• Instructions for the task: In the records below, find the line containing "Samsung 65Q80RAT QLED". Output it and every line after it to the end, unchanged, with no pictures.

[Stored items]
++++++++

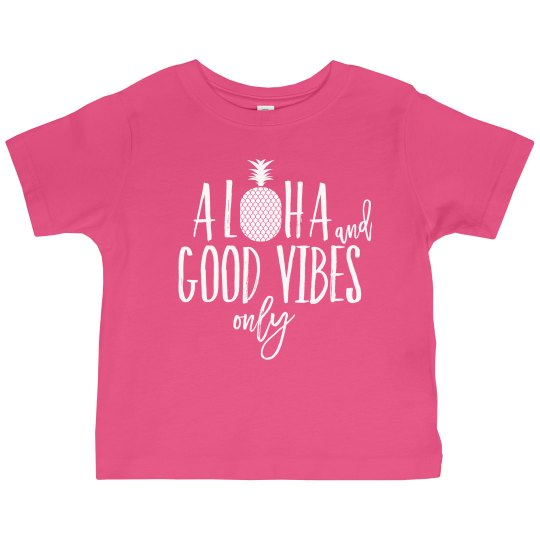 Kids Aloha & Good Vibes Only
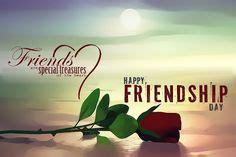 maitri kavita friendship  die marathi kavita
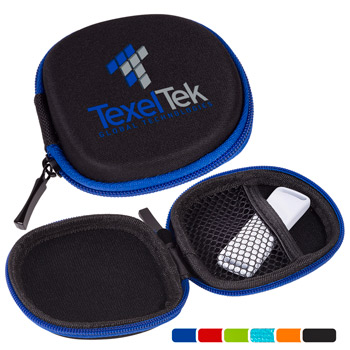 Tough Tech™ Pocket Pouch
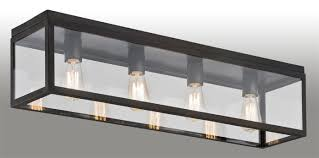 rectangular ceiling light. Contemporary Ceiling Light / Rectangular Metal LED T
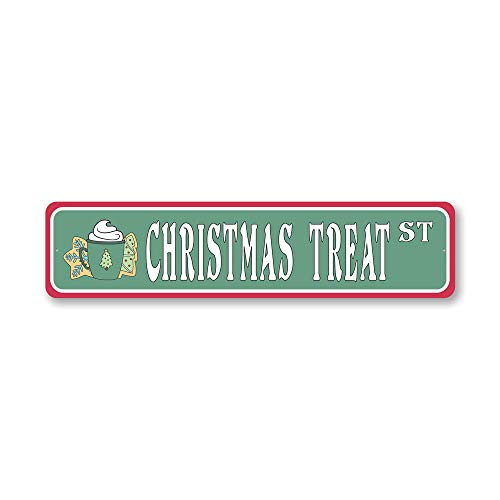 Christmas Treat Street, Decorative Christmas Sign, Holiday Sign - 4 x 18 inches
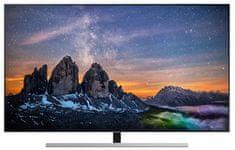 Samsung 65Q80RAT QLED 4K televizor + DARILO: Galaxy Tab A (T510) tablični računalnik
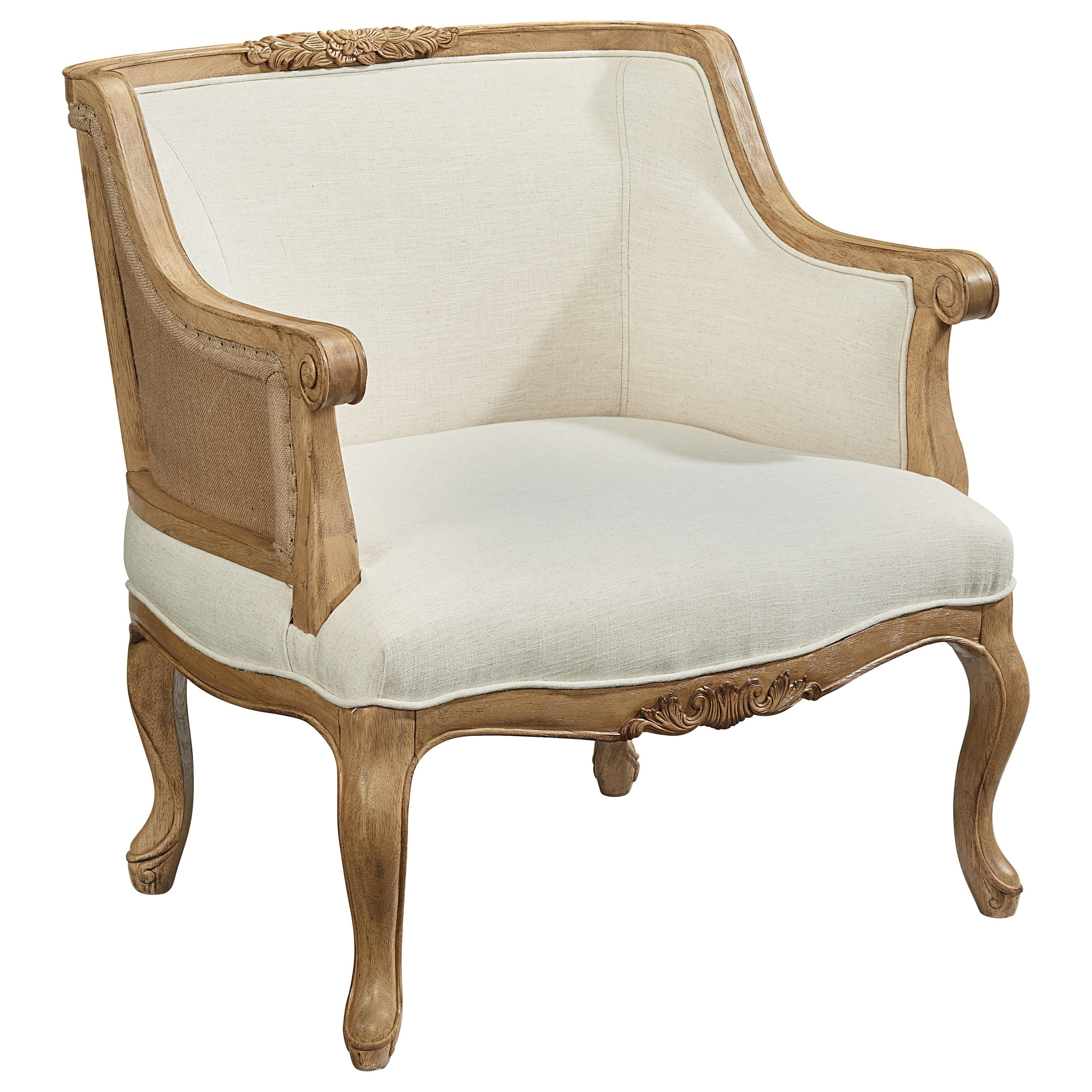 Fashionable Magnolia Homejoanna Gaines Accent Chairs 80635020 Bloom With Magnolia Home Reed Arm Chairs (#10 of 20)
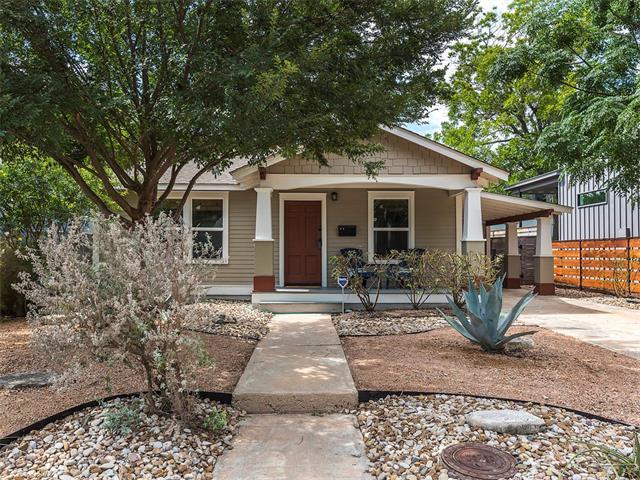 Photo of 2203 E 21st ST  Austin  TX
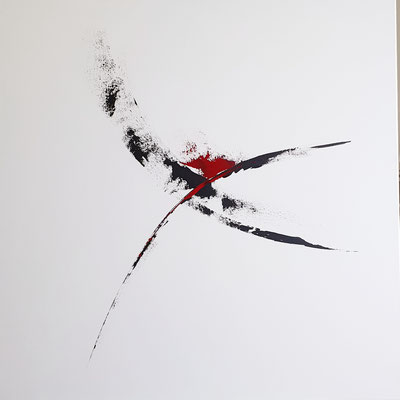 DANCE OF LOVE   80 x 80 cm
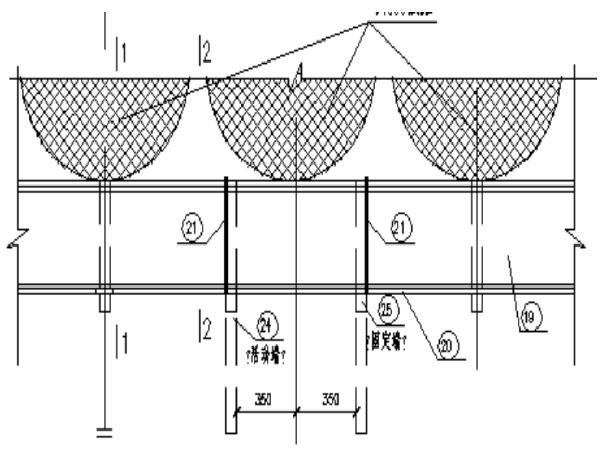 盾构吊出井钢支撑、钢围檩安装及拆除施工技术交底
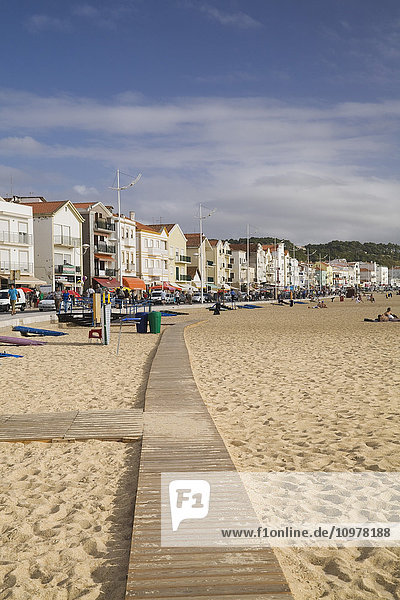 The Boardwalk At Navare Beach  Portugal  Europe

++++++++

• Your response:
 Samsung 65Q80RAT QLED 4K televizor + DARILO: Galaxy Tab A (T510) tablični računalnik
 Fashionable Magnolia Homejoanna Gaines Accent Chairs 80635020 Bloom With Magnolia Home Reed Arm Chairs (#10 of 20)
 Photo of 2203 E 21st ST  Austin  TX
 DANCE OF LOVE   80 x 80 cm
 盾构吊出井钢支撑、钢围檩安装及拆除施工技术交底
 The Boardwalk At Navare Beach  Portugal  Europe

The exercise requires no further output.